## Gridworld A

We experiment with policy and value incrementing algorithms on the simple gridworld problem

Gridworld is a closed 4x4 grid in which an agent may move any cardinal direction. The NW and SE corners are terminal states from which no more transitions are allowed. The goal of the agent is to learn a policy which maximized the expected discounted reward at each step. The reward function returns -1 for all non-terminal states.

In [70]:
import numpy as np
import random

To facilitate transitions and later computation, each state is represented internally as a pair of $(i,j)$ coordinates in a`numpy np.array`. Externally a state is just an integer 0...15

In [71]:
world_size = 10
terminal_states = (0, world_size**2 - 1)
states = {i: np.array([i // world_size, i % world_size]) for i in range(world_size * world_size)}

In [72]:
actions = {'up':np.array([-1,0]),
           'down':np.array([1,0]),
           'right':np.array([0,1]),
           'left':np.array([0,-1])}

In [73]:
arrows = {'left':"ðŸ ˆ",
          'right':"ðŸ Š",
          'up':"ðŸ ‰",
          'down':"ðŸ ‹",
          'none':" "}

In [74]:
def transition(state, action):
    """ Return the new state resulting from applying action to state.
        If action is invalid or if state is terminal, return the input state """
    if state in terminal_states:
        return state
    temp = states[state] + actions[action]
    # if valid move
    if (np.all( np.array([0,0]) <= temp) and np.all(temp < np.array([world_size,world_size]))):
        return temp[0]*world_size + temp[1]
    else:
        # if invalid
        return state

In [75]:
# Quick unit test
transition(3,'up'), transition(3,'down'), transition(8,'left')

(3, 13, 7)

In [76]:
def reward(state, action):
    """ Return -1 for all actions from all states """
    return -1

The global `state_actions` maps states to valid actions from that state.
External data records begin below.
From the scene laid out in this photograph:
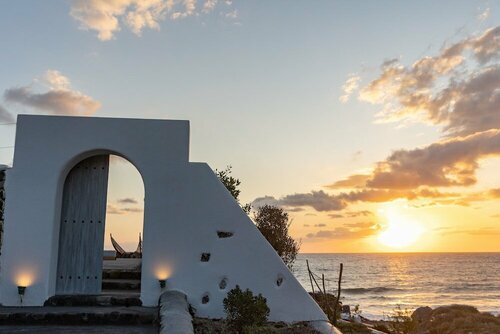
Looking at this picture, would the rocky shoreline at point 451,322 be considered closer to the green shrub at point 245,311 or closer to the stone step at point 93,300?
the green shrub at point 245,311

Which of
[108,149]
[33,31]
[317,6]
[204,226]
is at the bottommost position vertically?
[204,226]

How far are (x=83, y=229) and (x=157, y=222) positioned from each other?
60.9 inches

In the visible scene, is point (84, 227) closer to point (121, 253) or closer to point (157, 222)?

There are no actions available from a terminal state.

In [77]:
state_actions = dict()

for s in states.keys():
    children = set()
    for a in actions.keys():
        if transition(s,a) != s:
            children.add(a)
    state_actions.update({ s: children } )

In [78]:
state_actions

{0: set(),
 1: {'down', 'left', 'right'},
 2: {'down', 'left', 'right'},
 3: {'down', 'left', 'right'},
 4: {'down', 'left', 'right'},
 5: {'down', 'left', 'right'},
 6: {'down', 'left', 'right'},
 7: {'down', 'left', 'right'},
 8: {'down', 'left', 'right'},
 9: {'down', 'left'},
 10: {'down', 'right', 'up'},
 11: {'down', 'left', 'right', 'up'},
 12: {'down', 'left', 'right', 'up'},
 13: {'down', 'left', 'right', 'up'},
 14: {'down', 'left', 'right', 'up'},
 15: {'down', 'left', 'right', 'up'},
 16: {'down', 'left', 'right', 'up'},
 17: {'down', 'left', 'right', 'up'},
 18: {'down', 'left', 'right', 'up'},
 19: {'down', 'left', 'up'},
 20: {'down', 'right', 'up'},
 21: {'down', 'left', 'right', 'up'},
 22: {'down', 'left', 'right', 'up'},
 23: {'down', 'left', 'right', 'up'},
 24: {'down', 'left', 'right', 'up'},
 25: {'down', 'left', 'right', 'up'},
 26: {'down', 'left', 'right', 'up'},
 27: {'down', 'left', 'right', 'up'},
 28: {'down', 'left', 'right', 'up'},
 29: {'down', 'left', 

The global policy `pi` ($\pi$) starts out as a uniform policy. Each action is taken with uniform probability from each state.

In [79]:
pi = dict()
for s in states:
    children = state_actions[s]
    for a in children:
        pi.update( { (s,a) : 1/len(children) } )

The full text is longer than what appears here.